:: Page ::
** Start **

# American Style Index Options - Risk of Early Exercise



## Fox (6 March 2010)

I had my first look at SPY options this morning and was astounded by the huge volumes and super tight spreads. I got all excited.:bananasmi Later on, I discovered that the options were American style options. Excitement turn to confusion.  I had always assumed that all index options were European.

I know that there will be circumstances when American style options will be exercised early. For example, equity call options deep ITM my be exercised just before the underlying stock goes ex-dividend. However, I'm not too familiar with reasons for exercising index options early.

Can I please get help on these questions? For American style index options:
1. Are there circumstances where the option buyer may wish to exercise early?
2. Are the occurrences of early expiries of rare? 
3. Has anyone personally been exercised early?
4. Would income traders be put off by American style index options?


----------



## cutz (6 March 2010)

Hi Fox,

I wouldn't really consider SPY options to be index options (it's actually a S&P500 EFT), better described as a stock, they pay dividends so early assignment is a real possibility especially if short on a DITM call.

I also think margins on SPY are higher than index options, WayneL could perhaps shed some light on these issues as I vaguely recall he has traded them.

I briefly dabbled with them ages ago but the trading hours were not suitable for my situation.


----------



## wayneL (6 March 2010)

Fox,

Important thing to note - SPY is not an index, SPY is an "index tracking" ETF. It is an asset, AKA a stock.

Ergo, SPY options are not index options. They are physically settled, not cash settled like index options. That's why they are A style rather than E style.

Early exercise is likely in all the same circumstances as stock options.

Another thing to keep in mind is that, because SPY is an asset, the options have cost of carry priced in, so that slightly affects delta as well.

Cheers


----------



## Fox (6 March 2010)

Thanks Cutz and Wayne. SPY being an ETF (paying dividends) makes the picture a lot clearer in my head. 

I just subscribed to US data recently on IB and suddenly I am presented with such a large array of instruments to look at. Up to now, I only had ASX data and have been used to just looking at XJO. I feel like a country bumpkin :sheep: visiting the bright lights of New York for the first time. I'm in awe of such huge volumes and super tight spreads  of the SPY.

** End **

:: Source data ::
** Start **

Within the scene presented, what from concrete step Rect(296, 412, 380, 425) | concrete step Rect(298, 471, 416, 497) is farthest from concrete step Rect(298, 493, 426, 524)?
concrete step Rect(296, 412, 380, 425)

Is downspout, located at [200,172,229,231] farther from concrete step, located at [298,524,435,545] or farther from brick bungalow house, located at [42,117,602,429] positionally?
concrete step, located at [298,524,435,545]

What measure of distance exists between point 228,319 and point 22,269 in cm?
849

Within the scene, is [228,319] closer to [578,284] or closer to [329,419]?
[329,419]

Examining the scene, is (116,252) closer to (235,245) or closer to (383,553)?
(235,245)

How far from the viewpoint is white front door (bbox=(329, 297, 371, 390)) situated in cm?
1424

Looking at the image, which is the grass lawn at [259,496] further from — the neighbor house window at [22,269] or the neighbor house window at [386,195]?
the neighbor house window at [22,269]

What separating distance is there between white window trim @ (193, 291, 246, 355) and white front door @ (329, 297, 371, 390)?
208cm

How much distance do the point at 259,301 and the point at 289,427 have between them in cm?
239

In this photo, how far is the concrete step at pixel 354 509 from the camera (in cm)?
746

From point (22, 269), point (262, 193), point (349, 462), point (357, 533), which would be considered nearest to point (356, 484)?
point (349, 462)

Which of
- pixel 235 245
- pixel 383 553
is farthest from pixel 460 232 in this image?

** End **

:: Job 1 ::
Transcribe the SPY options thread word for word, starting at "Early exercise is" and ending at "delta as well.".
:: Job 2 ::
List the usernames of everyone who posted in the SPY options thread, each name once.
Rely only on the thread about American-style options and SPY.

:: Final result 1 ::
Early exercise is likely in all the same circumstances as stock options.

Another thing to keep in mind is that, because SPY is an asset, the options have cost of carry priced in, so that slightly affects delta as well.

:: Final result 2 ::
Fox, cutz, wayneL